In cases where the model’s output is the ranking of different alternatives, the sensitivity analysis is especially useful to tell if and how much that original ranking would change due to changes in the priorities of the model’s components [47, 56]. For instance, the final ranking of the alternatives might be altered if the criteria relevance is altered, and the sensitivity analysis would measure how strong or disruptive these changes would be.

Scenarios can be used to test how much the ranking would be altered in a particular setting (e.g., if one of the top-level priorities is overwhelmingly more important than the rest), as it was done in previous studies [45, 48]. Notwithstanding the usefulness of testing the sensitivity of a model through different scenarios, in order to calculate how much perturbation in its priorities a model would endure before yielding different results, a more complex method has to be applied. Such a method was created by Chen and Kocaoglu, and it calculates the tolerance of a model to changes (i.e., the allowed range of values within which a contribution can change without altering the final ranking produced by the model) [46]. The method was detailed in Chen’s dissertation [64], and has been extensively used since then [45, 47, 53, 54, 56].
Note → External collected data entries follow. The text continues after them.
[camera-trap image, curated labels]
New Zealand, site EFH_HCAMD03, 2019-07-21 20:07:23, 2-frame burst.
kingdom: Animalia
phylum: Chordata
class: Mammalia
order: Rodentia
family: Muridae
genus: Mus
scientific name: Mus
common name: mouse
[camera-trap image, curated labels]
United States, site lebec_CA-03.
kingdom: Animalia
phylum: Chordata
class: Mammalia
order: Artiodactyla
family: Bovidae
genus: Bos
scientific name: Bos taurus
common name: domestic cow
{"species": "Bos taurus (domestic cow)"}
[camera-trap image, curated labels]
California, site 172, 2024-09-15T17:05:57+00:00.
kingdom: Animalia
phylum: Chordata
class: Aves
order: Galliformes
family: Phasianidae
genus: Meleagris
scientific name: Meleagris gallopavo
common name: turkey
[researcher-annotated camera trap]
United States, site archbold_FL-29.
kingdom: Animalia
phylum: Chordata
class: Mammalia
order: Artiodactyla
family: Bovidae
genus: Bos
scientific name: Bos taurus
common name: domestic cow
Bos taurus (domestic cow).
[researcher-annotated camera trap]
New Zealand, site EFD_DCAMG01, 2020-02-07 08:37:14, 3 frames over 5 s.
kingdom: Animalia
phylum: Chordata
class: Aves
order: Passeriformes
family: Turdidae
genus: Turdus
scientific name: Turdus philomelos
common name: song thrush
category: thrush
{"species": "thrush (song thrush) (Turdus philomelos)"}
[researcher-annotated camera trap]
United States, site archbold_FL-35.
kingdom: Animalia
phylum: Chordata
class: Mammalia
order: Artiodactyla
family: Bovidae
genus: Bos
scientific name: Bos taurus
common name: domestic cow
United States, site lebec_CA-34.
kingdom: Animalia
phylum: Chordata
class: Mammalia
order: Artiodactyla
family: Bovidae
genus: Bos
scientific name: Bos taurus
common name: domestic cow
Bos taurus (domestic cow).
The method states that the original output of the model (original ranking) will not be changed if

$$ \lambda \ge {P}_i^C.{\lambda}^C $$

for the perturbation \( {P}_{l\ast}^C \) where

$$ -{C}_{l\ast}^C\le {P}_{l\ast}^C\le 1-{C}_{l\ast}^C $$

and

$$ \lambda ={C}_r^A-{C}_{r+n}^A $$

and

$$ {\lambda}^C={C}_{r+n,l\ast}^{A-C}-{C}_{rl\ast}^A-\sum \limits_{l=1,l\ne l\ast}^L{C}_{r+n,l\ast}^{A-C}.\frac{C_l^C}{\sum \limits_{l=1,l\ne l\ast}^L{C}_l^O}+\sum \limits_{l=1,l\ne l\ast}^L\frac{C_{rl}^{A-O}}{\sum \limits_{l=1,l\ne l\ast}^L{C}_l^O} $$

The allowance range of perturbations \( {C}_i^C \) to maintain the original ranking is given by

$$ \left[{\delta}_{i-}^C,{\delta C}_{i+}^O\right] $$

and the sensitivity coefficient is given by

$$ 1/\mid {\delta}_{i+}^C,{\delta}_{i-}^C\mid $$

4 Summary

This chapter has presented a methodological approach to build a hierarchical decision model to be used to assess an organization’s technology transfer capabilities. The approach consists of utilizing both an action research component and a literature review components in order to provide input for the building of the model. The application of the model, also explained in this chapter, could lead to a higher understanding and awareness of the technology transfer capabilities of an organization, and also can be used as a starting point to promote beneficial changes in the organization’s processes, ultimately leading to better results and more benefits from research and development through a more robust technology transfer process.